▶ Text block
►

Ethiopiaid is a UK-registered charity that generates public funding for local charity partners in Ethiopia. It supports organisations who work in poverty reduction, healthcare, empowerment of women & girls, elder support, children with disabilities, surgery for facial disfigurements and educational access.

History 
Ethiopiaid was founded in 1989 by Sir Alec Reed. Reed is the founder of Reed (Company) along with several international charities and charitable website the Big Give. Sir Alec established the charity after a visit to Ethiopia in the late 1980s.'

Fundraising 
Ethiopiaid raises money through regular postal campaigns, containing updates on partner development and opportunities to support their work.

Operations 

Ethiopiaid’s stated aim is to support local organisations to use their initiative and skill to improve living conditions in the country.

The organisation is headquartered in Bath, England, using offices donated by Reed. The UK office is run by a team of five, along with one further volunteers.

For the financial year ending December 2017, the charity reported income of £2.4m and expenditure of £3.2m, of which £2.94m was spent directly on  charitable activities.

Ethiopiaid works with partners rather than specific projects or programmes. These local charities take on funding twice a year, based on an annual review of accounts by Ethiopiaid.

Maternal health
Ethiopiaid’s partners work in support of mothers affected by obstetric fistula, a medical condition arising from prolonged pregnancy, where the pressure of the baby's head causes a hole between the woman's bladder and her vagina. If left untreated, the condition can cause incontinence. The Hamlin Fistula Hospital provides pre- and post-operative care for women affected by this condition, including life-saving operations and training for midwives - with the students being past patients of the hospital.

◄

▶ Directions
Continue the text about Ethiopiaid from the point where it stops. The data that comes next isn't needed for anything here.

▶ Data records
►

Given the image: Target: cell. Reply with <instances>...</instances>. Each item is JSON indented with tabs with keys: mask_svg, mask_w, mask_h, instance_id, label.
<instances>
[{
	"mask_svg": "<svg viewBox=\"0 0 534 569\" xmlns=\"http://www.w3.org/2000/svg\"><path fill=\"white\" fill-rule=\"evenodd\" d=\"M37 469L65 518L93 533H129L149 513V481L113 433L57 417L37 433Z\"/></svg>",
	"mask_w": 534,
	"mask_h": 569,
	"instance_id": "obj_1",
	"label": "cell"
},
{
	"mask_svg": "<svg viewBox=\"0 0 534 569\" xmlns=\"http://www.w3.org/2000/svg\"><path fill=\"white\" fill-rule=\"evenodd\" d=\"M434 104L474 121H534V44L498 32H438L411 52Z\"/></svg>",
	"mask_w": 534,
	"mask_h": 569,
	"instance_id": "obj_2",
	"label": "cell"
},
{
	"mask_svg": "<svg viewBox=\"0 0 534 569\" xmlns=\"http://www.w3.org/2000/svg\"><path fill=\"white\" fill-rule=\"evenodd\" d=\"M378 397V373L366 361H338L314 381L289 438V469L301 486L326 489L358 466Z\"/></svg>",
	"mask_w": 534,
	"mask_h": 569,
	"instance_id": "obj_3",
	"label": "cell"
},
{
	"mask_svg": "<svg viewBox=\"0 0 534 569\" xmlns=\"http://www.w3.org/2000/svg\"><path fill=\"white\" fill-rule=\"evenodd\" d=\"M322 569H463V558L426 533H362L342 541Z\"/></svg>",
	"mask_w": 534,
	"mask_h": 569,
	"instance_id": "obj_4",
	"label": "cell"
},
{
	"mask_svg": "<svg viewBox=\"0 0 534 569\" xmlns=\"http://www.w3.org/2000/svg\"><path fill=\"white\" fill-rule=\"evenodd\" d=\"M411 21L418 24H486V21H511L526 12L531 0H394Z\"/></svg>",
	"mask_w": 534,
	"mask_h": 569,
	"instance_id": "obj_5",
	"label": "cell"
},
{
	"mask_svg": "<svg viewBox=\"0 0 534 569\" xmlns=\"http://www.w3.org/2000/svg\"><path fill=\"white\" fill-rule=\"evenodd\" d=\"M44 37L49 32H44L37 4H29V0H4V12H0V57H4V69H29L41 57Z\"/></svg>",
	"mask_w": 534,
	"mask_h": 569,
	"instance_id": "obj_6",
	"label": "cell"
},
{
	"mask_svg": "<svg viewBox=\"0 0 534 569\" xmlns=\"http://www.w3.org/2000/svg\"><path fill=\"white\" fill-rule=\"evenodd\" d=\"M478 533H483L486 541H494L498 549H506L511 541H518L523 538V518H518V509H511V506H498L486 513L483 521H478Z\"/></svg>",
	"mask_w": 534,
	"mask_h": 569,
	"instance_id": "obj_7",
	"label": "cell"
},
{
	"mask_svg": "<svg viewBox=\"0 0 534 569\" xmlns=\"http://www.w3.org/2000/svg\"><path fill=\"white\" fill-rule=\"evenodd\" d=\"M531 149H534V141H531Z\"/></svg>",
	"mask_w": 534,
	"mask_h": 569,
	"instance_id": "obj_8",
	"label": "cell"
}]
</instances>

◄

▶ Answer
Poverty Reduction 
Ethiopiaid's partners seek to relieve poverty by working with local Ethiopian organisations, including the Destitute Elders Development Association (DEWADA), which provides food, clothing, medicine and house repairs to impoverished elderly men and women.

Education 
The Hope College of Business, Science and Technology opened in 2012 as Ethiopia's first not-for-profit liberal arts university college; Ehiopiaid has supported the college since inception. Hope Enterprises seeks to advance education in Ethiopia by giving citizens the knowledge and expertise needed to work themselves out of poverty.

Disability and destructive diseases 

Ethiopiaid works with Cheshire Services in Addis Ababa to help disabled children and adults. It also works with Facing Africa who work in support of people affected by noma, a gangrenous disease which can result in severe and painful facial wounds. Facing Africa arrange bi-annual 2 week missions of European surgeons, doctors, anaesthetists and nurses to correct these disfigurements, operating on around 35-40 patients per mission.

Emergency Funding 
Ethiopiaid has conducted relief campaigns by partnering with larger NGOs to raise funding for those affected by drought or famine. It raised £185,000 in public fundraising and granted around £460,000 to local partners as part of the 2016 emergency drought relief effort.

References

External links

Destitute Elders Development Association (DEWADA)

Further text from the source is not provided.